Charlie makes his porridge with bottled spring water, of course, as Palaeolithic man would not have had access to anything resembling North London tap water, that in any case often tastes of bleach, metal, hash and/or semen and in which traces of cocaine have recently been found. Of course, Charlie’s double espresso is also not quite authentic, although he reckons that Grok, which is what nerdy people on the internet call the ideal primal man, would not exactly have turned it down if some other caveman had offered it to him. The big question, of course, is whether Palaeolithic man had sex toys. According to some evolutionary psychologist whose name Charlie has forgotten, and who was actually a bit of a twat, once fire was discovered, women agreed to cook stuff for men in return for their protection, thus beginning the first ever dysfunctional nuclear family. And as if men couldn’t cook for themselves anyway. But in this scenario all you have to do is go ‘Ug, ug’ at another caveman every so often and in return you get hot food and fucking. But what kind of fucking? In the shower Charlie imagines his really quite young cave girl on all fours with one dinosaur bone in her cunt, and one up her arse, sucking his cock, while a fire burns in some sort of primitive cauldron. He is halfway through really quite a nice wank when he hears his phone bleep a text message. Izzy? He’s dreading facing her this morning, and a friendly message would just . . . But when he gets out of the shower he finds it’s just his daily text from his bank, telling him he is nearing his overdraft limit.
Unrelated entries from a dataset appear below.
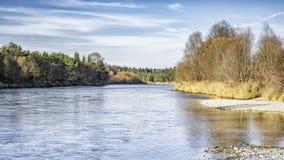 River isar autumn Stock Photos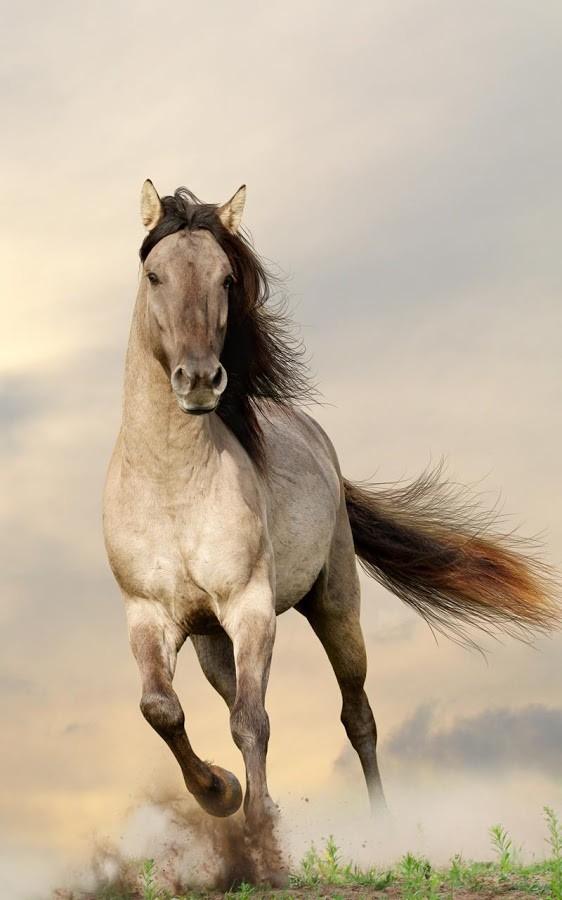 caballos fondos animados para android descargar gratis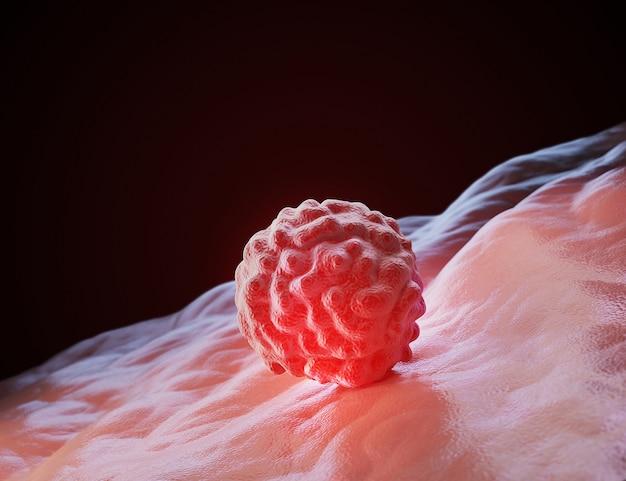 Fond de cellule humaine
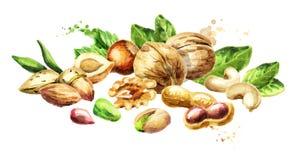 Nuts mix. Natural organic food. Watercolor  illustration Stock Image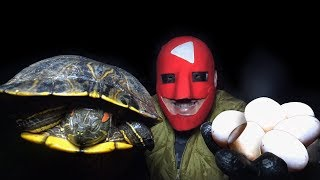 [우마] 붉은귀거북을 잡아 먹어보자!!(ft.프리모) Catch and Cook WORLD'S MOST INVASIVE TURTLE!!!! Red Eared Sliders!!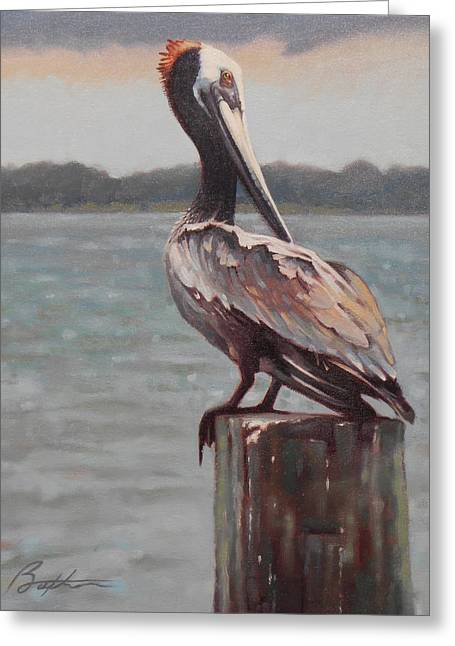 Charleston Pelican Greeting Card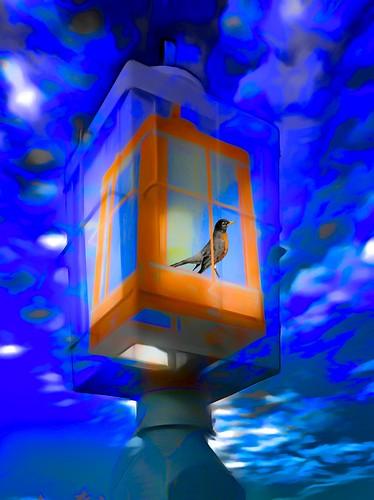 Lamp Post Bird
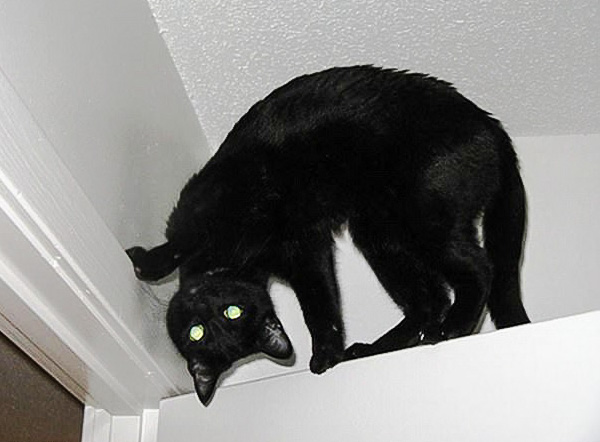 Picture of a black cat with what looks like a twisted neck or head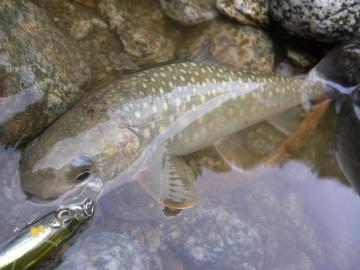 山形岩魚6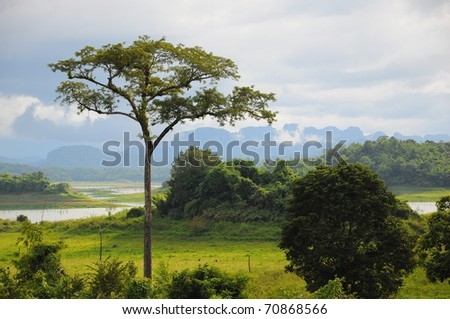 tree on the lake with mist and mountain in the background. - stock photo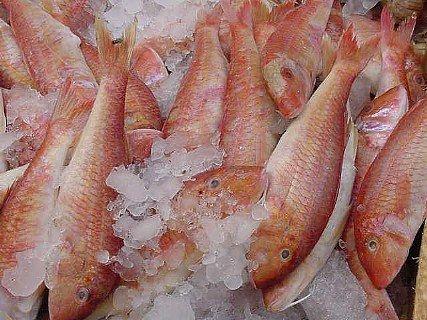 Red Mullet / Goatfish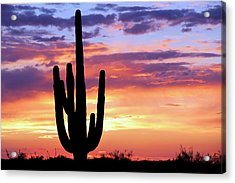 Saguaro At Sunset Acrylic Print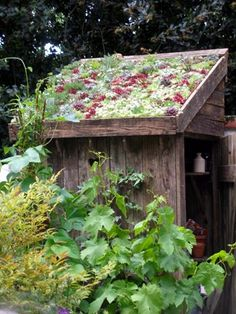 Green roof for shed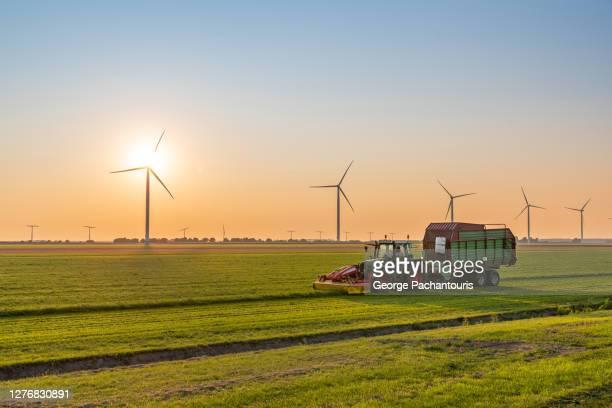 tractor with trailer harvesting on a field near wind turbines at sunset - jordbruk bildbanksfoton och bilder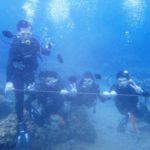 沖縄ダイビング☆ 7/20 珊瑚体験ダイビング 13時~ しおん・たく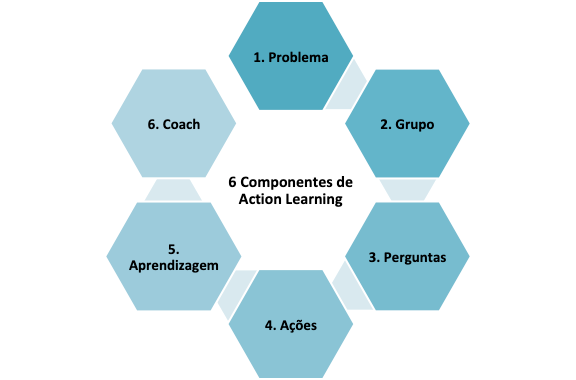 Figura 1 – Os 6 componentes de Action Learning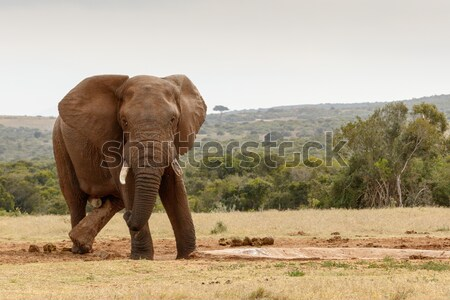 Bush olifant lopen weg wolken bos Stockfoto © markdescande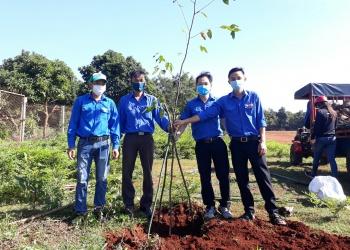 Đoàn thanh niên Quỹ Bảo vệ và Phát triển rừng tỉnh phối hợp với Đoàn thanh niên các địa phương tổ chức trồng cây bảo vệ môi trường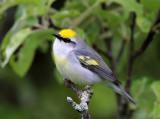 Warblers - genus Vermivora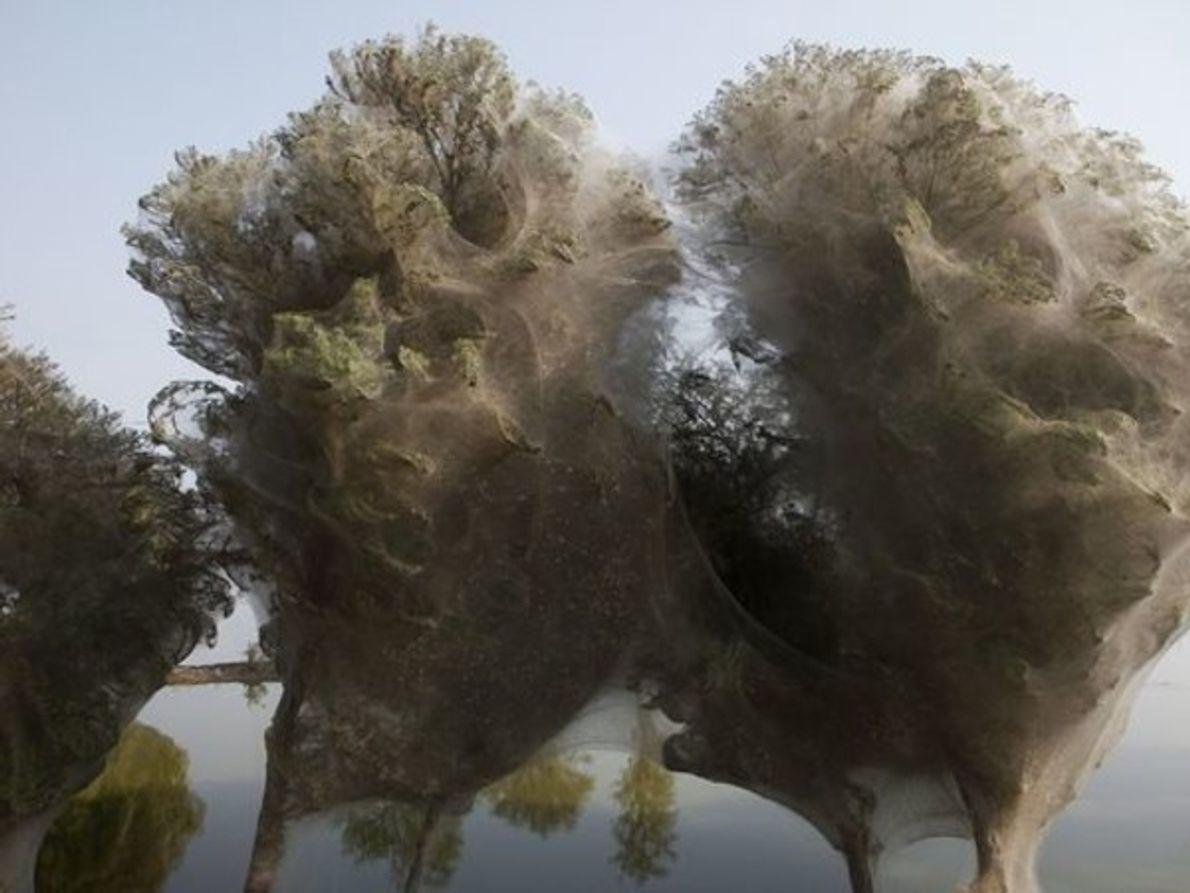 Árboles conectados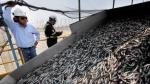 SNP: Pesqueras peruanas no esperan gran impacto de El Niño en la anchoveta - Noticias de elena conterno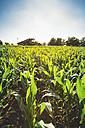 Corn field - BZF000198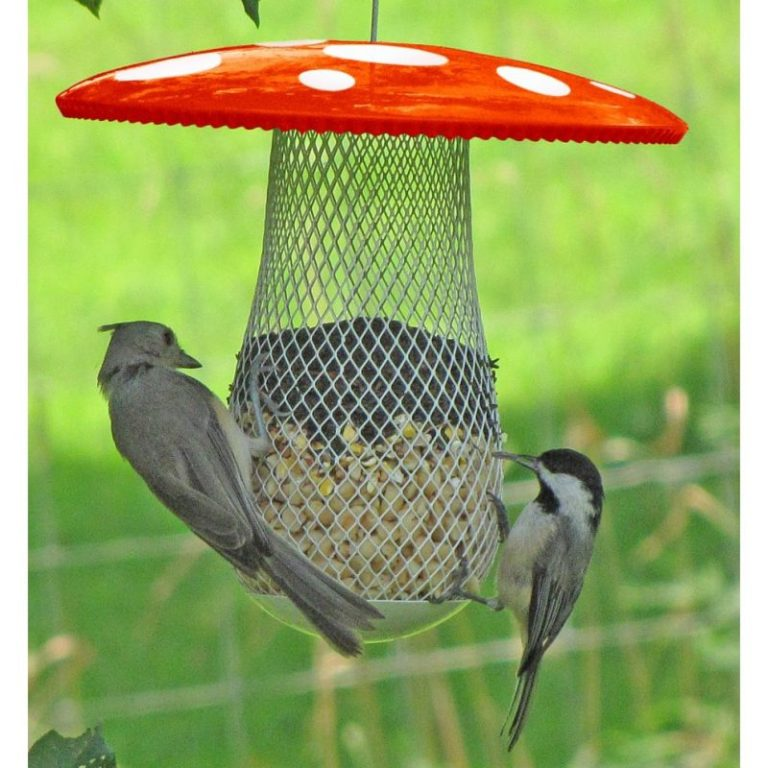 Chilipet The Best Wild Bird Feeder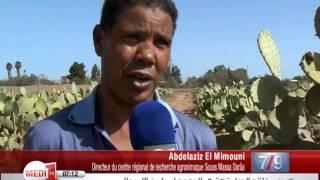 Maroc: Le cactus, une richesse nationale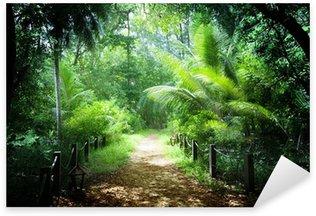 Naklejka Pixerstick Sposób, w dżungli Seszelach wysp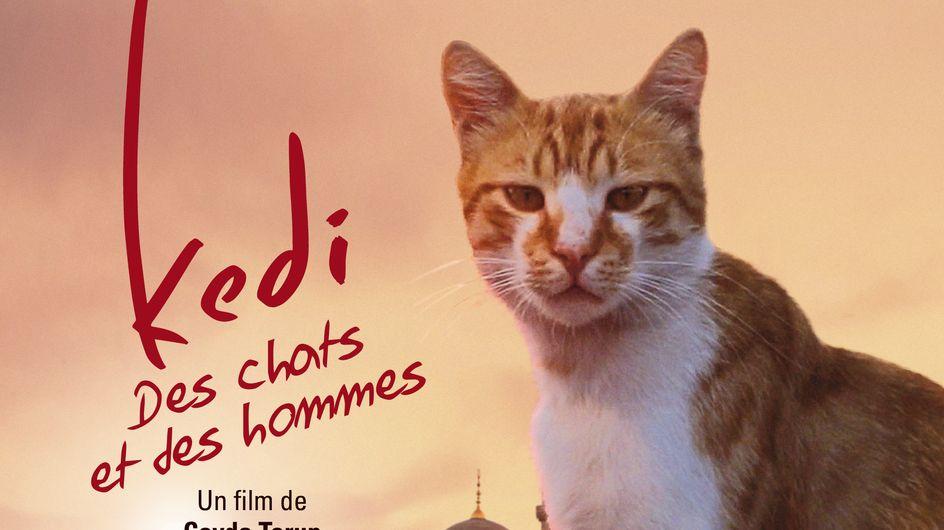 Kedi des chats et des hommes, une ôde cinématographique aux félins d'Istanbul !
Someone call a fucking mathematician! Ollie’s To Do list (yes, since he turned forty he has To Do lists) is taking so long to write that it’s becoming clear that even writing the list is going to have to be one of the things on the list. Can a To Do list contain its own construction? Can it exist as a set within a set, or an instruction within an instruction, as a recursive positive feedback loop or whatever? Ollie imagines himself at a dinner party with Derrida, and this is what he’s saying to him, and Derrida is nodding and laughing in a French way and saying that this is the most insightful thing about a To Do list that he’s ever heard. Barthes is there too, saying that if he could only come back to life and rewrite Mythologies, then he would include this concept of the To Do list, and Ollie’s reading of it, and use it as a way of defining and, yes, OK, almost satirising (if close reading can be satirical on purpose, which Ollie actually doubts) the whole of the work-mad early twenty-first century.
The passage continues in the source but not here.